PhaSR: Generalized Image Shadow Removal with Physically Aligned Priors¶
Conference: CVPR 2026 arXiv: 2601.17470 Code: https://github.com/ming053l/PhaSR Area: Image Restoration Keywords: Shadow Removal, Retinex Decomposition, Differential Attention, Geometry-Semantic Prior Alignment, Ambient Light Normalization
TL;DR¶
PhaSR introduces a dual-level physically aligned prior framework: at the global level, PAN performs parameter-free Retinex decomposition to suppress color bias; at the local level, GSRA employs differential attention to align DepthAnything depth priors with DINO-v2 semantic embeddings. This enables generalized shadow removal spanning from single-source direct illumination to multi-source ambient lighting scenes, achieving state-of-the-art performance on WSRD+ and Ambient6K with the lowest FLOPs.
Background & Motivation¶
Background: Shadow removal is a fundamental computer vision task. The core challenge lies in accurately distinguishing shadows from intrinsically dark object regions and performing physically plausible color correction. Learning-based approaches have progressed from CNNs to Transformers to diffusion models, but most are evaluated only on single-source direct-illumination benchmarks.
Limitations of Prior Work: (1) Relying solely on RGB cues causes shadows to be confused with intrinsic material properties, resulting in color distortion near texture boundaries. (2) Existing methods perform well on single-source benchmarks but generalize poorly to multi-source indoor ambient lighting scenarios characterized by color shifts and diffuse indirect illumination. (3) Conventional encoder-decoder architectures fail to effectively propagate physical priors; uniform feature fusion ignores spatially varying degradation characteristics, leading to edge blurring.
Key Challenge: Prior misalignment.
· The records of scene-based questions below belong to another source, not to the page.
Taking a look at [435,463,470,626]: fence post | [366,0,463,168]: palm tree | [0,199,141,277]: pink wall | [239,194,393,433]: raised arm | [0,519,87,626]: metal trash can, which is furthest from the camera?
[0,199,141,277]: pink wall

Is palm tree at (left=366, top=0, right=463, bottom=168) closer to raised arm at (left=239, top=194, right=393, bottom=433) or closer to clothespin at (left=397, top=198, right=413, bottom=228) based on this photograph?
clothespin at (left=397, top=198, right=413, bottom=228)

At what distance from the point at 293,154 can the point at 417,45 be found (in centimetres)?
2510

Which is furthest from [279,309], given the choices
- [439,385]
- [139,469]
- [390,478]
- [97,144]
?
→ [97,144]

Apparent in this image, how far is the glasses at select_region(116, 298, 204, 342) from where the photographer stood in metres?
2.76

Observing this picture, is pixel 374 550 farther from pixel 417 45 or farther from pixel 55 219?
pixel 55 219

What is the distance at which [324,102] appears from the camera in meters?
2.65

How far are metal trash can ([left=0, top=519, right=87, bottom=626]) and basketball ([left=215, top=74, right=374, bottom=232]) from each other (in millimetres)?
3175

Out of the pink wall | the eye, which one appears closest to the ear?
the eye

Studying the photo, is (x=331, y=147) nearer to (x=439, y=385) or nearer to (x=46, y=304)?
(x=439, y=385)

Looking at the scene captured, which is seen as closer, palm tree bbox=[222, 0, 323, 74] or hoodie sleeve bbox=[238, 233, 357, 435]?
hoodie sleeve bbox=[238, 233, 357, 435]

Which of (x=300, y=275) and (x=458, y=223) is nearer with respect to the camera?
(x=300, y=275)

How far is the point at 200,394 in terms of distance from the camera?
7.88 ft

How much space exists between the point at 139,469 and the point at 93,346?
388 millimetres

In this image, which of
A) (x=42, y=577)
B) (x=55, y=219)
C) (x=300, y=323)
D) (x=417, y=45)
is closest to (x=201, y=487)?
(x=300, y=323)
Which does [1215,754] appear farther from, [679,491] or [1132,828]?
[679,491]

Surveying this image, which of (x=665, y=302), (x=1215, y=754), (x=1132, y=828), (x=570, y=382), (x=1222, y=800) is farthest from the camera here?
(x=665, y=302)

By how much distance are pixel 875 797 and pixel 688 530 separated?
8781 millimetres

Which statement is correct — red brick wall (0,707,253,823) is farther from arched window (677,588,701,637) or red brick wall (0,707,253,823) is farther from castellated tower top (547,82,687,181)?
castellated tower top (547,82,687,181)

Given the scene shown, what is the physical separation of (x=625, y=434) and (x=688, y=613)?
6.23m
Geometric features (local shading variations, surface normals) are sensitive to illumination geometry but noisy, while semantic features (object categories, materials) are stable across illumination conditions but spatially coarse. Without proper alignment, geometric noise corrupts semantic consistency, or semantic over-smoothing erases illumination boundaries — a problem particularly severe under indirect illumination.
Goal: (1) Suppression of global color bias; (2) Resolution of cross-modal conflicts between geometric and semantic priors; (3) Generalization from single-source to multi-source lighting scenarios.
Key Insight: Unifying the problem from an "alignment" perspective — global-level alignment (PAN for illumination-reflectance decomposition) and local-level alignment (GSRA using differential attention to reconcile geometry and semantics).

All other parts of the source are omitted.